INSTRUCTIONS TO FOLLOW
Reproduce precisely the lines of the listing below, starting with the line that contains "New Baby Girl" and stopping after the line that contains "Photo of Graf Zeppelin D Lz127 c.1930"; include nothing else.

RECORDS PROVIDED
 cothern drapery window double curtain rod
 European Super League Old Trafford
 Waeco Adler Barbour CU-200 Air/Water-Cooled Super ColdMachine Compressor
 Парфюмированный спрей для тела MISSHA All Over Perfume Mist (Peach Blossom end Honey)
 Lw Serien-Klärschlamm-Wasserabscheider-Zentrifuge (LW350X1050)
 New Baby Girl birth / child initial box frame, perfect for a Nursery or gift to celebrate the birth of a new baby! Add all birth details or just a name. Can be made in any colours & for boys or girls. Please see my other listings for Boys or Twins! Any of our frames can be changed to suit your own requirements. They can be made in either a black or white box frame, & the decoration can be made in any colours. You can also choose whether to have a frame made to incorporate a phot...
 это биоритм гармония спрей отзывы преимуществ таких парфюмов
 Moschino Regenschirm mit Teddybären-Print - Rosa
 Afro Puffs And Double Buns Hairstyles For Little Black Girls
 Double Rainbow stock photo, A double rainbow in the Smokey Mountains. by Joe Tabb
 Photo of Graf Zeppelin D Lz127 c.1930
---
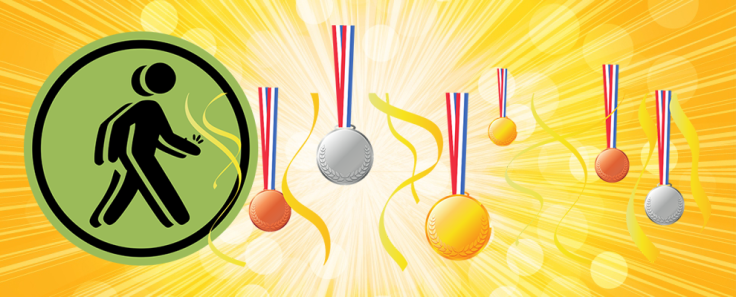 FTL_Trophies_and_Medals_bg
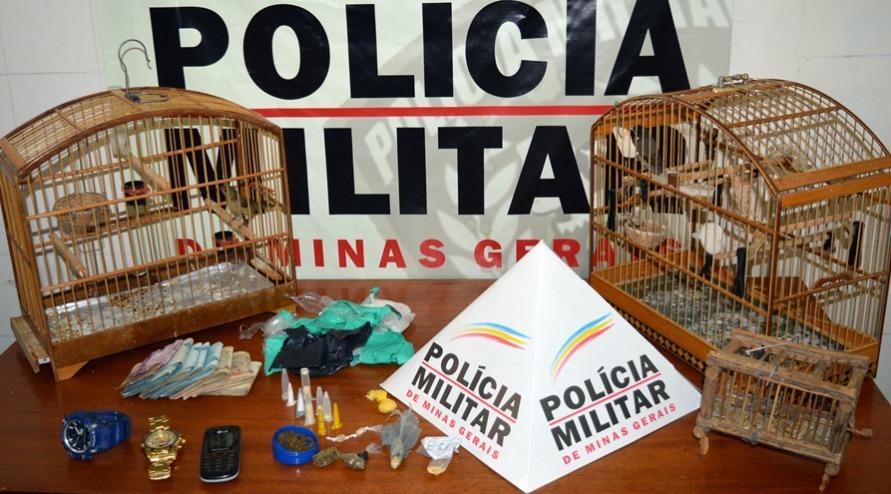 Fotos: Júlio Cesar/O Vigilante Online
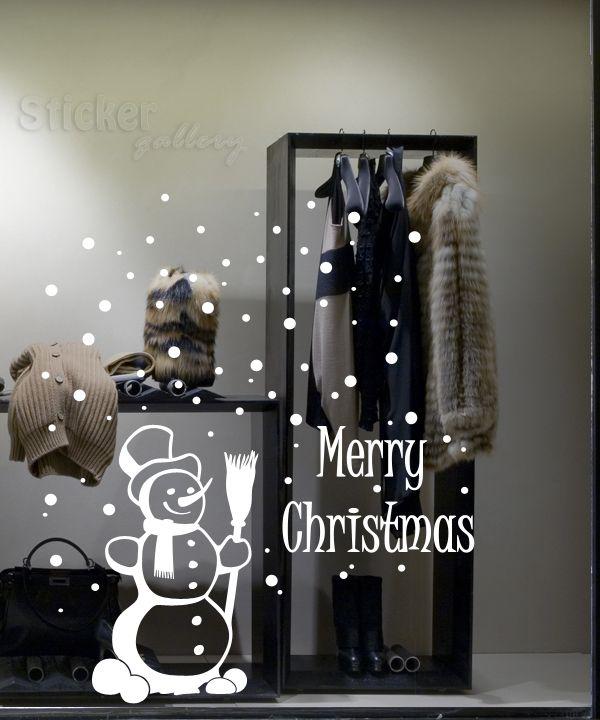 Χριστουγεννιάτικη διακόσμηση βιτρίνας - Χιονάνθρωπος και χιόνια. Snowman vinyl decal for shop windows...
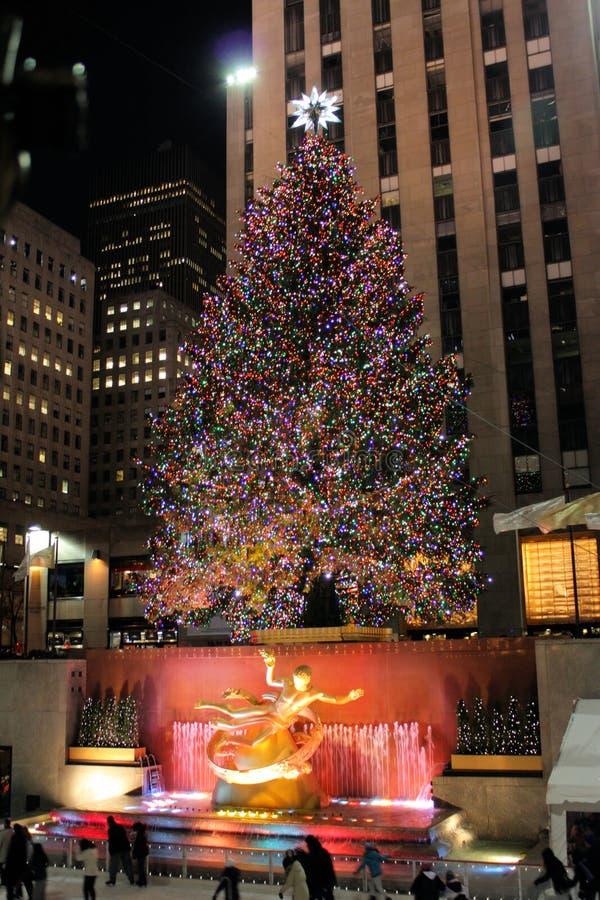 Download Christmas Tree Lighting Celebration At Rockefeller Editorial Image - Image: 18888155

WRITTEN SOLUTION
 New Baby Girl birth / child initial box frame, perfect for a Nursery or gift to celebrate the birth of a new baby! Add all birth details or just a name. Can be made in any colours & for boys or girls. Please see my other listings for Boys or Twins! Any of our frames can be changed to suit your own requirements. They can be made in either a black or white box frame, & the decoration can be made in any colours. You can also choose whether to have a frame made to incorporate a phot...
 это биоритм гармония спрей отзывы преимуществ таких парфюмов
 Moschino Regenschirm mit Teddybären-Print - Rosa
 Afro Puffs And Double Buns Hairstyles For Little Black Girls
 Double Rainbow stock photo, A double rainbow in the Smokey Mountains. by Joe Tabb
 Photo of Graf Zeppelin D Lz127 c.1930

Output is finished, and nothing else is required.